Рычащая, взлаивающая свора металась по брусчатке, а народ разнесло по сторонам. Карабкались на крыши пристроек, висели на столбах, вжимались в стены. Женщины визжали. Карен встала у деревянной пристройки, тихо присвистнула.

Огромные, черные, рыжие, оскаленные пасти, пена, стекающая с языков. Визг, вой, лай. Ад. Бред. Хорошая картина для весеннего дня. Ей показалось, что наверху, на галерее, стоят Брондла и Элмер. Показалось? Да нет же, она их ясно видела. А на лестнице – один из псарей. Вот оно что. Просто так решили позабавиться, пугнуть народ от скуки… или знали, что она идет? Так она и пойдет. Игры…

И сбившиеся у стен и по углам увидели, как ведьма пересекает двор. Свора сбилась в кучу, но она продолжала идти, и свора расступилась. При этом Карен вроде бы разговаривала с собаками, произнося что-то тихим, ровным голосом, и те успокоились и завиляли хвостами. Она прошла, не оборачиваясь. Пусть теперь псари с плетьми делают свое дело. Миновала она и ближайший дверной проем, в котором увидела еще одного человека. Измаил смотрел на нее. Доволен, просто сияет. И, конечно, не подумал двинуться ей на помощь. Уверовал, черт бы его побери! Созерцатель чудес. Ему что ни покажи, все чудо. И теперь будет рассказывать всем и каждому, и ему, да, разумеется, ему в первую очередь.
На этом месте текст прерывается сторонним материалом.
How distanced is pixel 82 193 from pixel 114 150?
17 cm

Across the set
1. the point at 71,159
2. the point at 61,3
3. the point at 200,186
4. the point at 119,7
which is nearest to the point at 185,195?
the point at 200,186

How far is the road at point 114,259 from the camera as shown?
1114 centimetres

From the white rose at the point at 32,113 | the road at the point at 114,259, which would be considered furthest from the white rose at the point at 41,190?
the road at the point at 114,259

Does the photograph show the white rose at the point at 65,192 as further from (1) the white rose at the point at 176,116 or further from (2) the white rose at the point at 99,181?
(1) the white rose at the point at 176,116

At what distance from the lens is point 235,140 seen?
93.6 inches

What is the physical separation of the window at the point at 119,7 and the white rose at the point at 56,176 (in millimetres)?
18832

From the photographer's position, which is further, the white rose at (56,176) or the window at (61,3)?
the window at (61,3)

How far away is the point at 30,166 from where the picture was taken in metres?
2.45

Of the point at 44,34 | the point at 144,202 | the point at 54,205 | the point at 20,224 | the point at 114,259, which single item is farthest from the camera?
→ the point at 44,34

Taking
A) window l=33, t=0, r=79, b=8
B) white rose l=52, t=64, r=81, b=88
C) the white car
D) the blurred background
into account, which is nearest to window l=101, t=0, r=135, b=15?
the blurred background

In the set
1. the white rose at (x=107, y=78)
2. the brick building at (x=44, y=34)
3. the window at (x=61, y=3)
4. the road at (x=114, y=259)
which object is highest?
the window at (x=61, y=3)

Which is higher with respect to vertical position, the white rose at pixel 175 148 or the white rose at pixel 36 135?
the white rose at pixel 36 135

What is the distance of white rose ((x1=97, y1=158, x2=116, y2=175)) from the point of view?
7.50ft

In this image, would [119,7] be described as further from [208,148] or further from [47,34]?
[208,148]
Когда она возвращалась от коменданта, Измаил дожидался ее на том же месте.

– Ну и что ты здесь торчишь?

– Мне приказано тебя охранять.

– Так что ж ты в дверях отдыхал, когда Брондла с Элмером хотели меня собаками затравить? Может, ты своего господина так охраняешь?
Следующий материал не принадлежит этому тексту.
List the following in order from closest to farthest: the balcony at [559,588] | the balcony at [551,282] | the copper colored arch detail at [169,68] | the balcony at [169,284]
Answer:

– Он – другое дело. А про тебя я знал, что собаки тебя не тронут. Тебя защитит твоя магия.

– Какая еще магия? – с досадой сказала она. – Просто все твари не любят, когда кричат, машут руками и бегают, а когда ты спокойно говоришь с ними и не суетишься, они тебя не тронут. – Это была правда, но Карен знала, что Измаил не верит в ее слова. – Лучше скажи – ты был когда-нибудь в Вильмане?

– Нет. Не приходилось.

– А о госпоже Линетте ты что-нибудь слышал?

– Ну, еще бы! Говорят, ее красота превосходит человеческое понимание.
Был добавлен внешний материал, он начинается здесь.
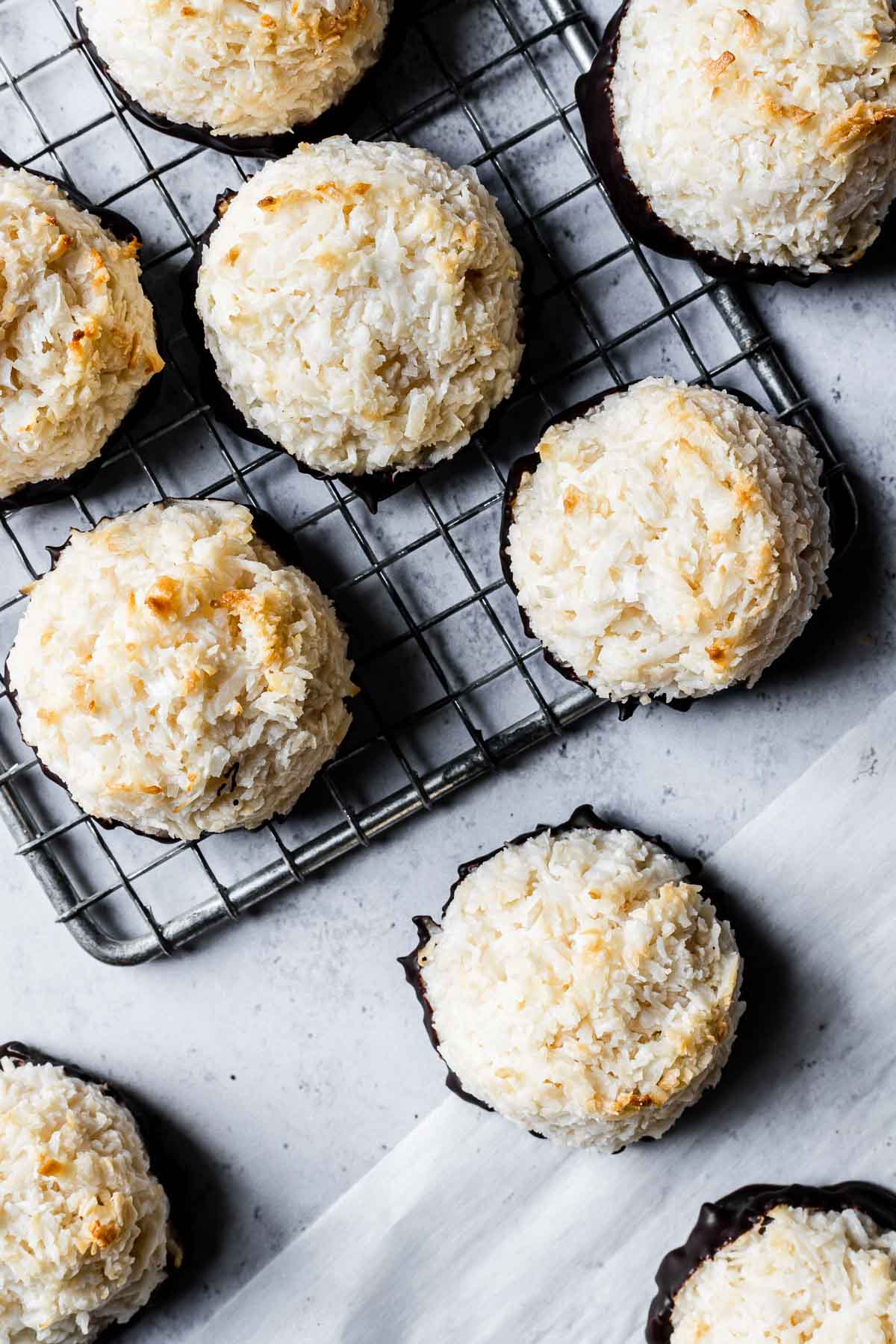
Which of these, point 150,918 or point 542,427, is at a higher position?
point 542,427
– Да? Это плохо. Красота должна быть доступной пониманию. Особенно в данном случае. Надеюсь, это просто фраза.

– Ничего не понял, – признался Измаил.

– Напрасно. Во всяком случае, в ближайшее время ты еще не раз услышишь о госпоже Линетте. А, может, и увидишь ее. Это я, Карен, тебе предсказываю.

Пусть она сейчас похожа на человека, руками толкающего крепостную стену. По крайней мере, она знает, в какую сторону ее толкать.

* * *

Через два дня ей передали, что князь требует ее к себе. Она медлила несколько минут прежде, чем встать и пойти. Вот – настало время. Месяцы ожидания не прошли даром, а ноги не идут. Странно. Пора бы привыкнуть, и ведь она давно уже не боялась, а тут снова этот вязкий, отвратительный страх. Но она быстро справилась с собой.

И не смешно ли – для того, чтобы начать действительно важный разговор, понадобилась эта история с собаками? Она нашла в себе силы усмехнуться, и страх прошел совсем. Она встала.

Конечно, он прослышал и про собак, и про коня. (Последний случай она считала столь незначительным, что забыла про него. Один из недавно приведенных коней словно взбесился и никого к себе не подпускал, а она взяла его за уздечку и отвела в стойло. Любой порядочный коновал сумел бы сделать то же). Впрочем, была еще причина, по которой Торгерн велел ей прийти. Понятное дело, он не хотел ее больше. Он бы вообще давно выкинул из головы само воспоминание об этом, если бы воспоминание не было столь позорным. А это оскорбляло. И как это могло произойти? Он пока что в своем уме. А раз так, может, было в этой девице что-нибудь такое? Он много раз смотрел на нее потом, и видел, что это не так, но ему необходимо было в этом убедиться. Зачем – он не знал. Он просто проверял. Ее? Себя? Он не задумывался. Он просто хотел посмотреть на нее вблизи.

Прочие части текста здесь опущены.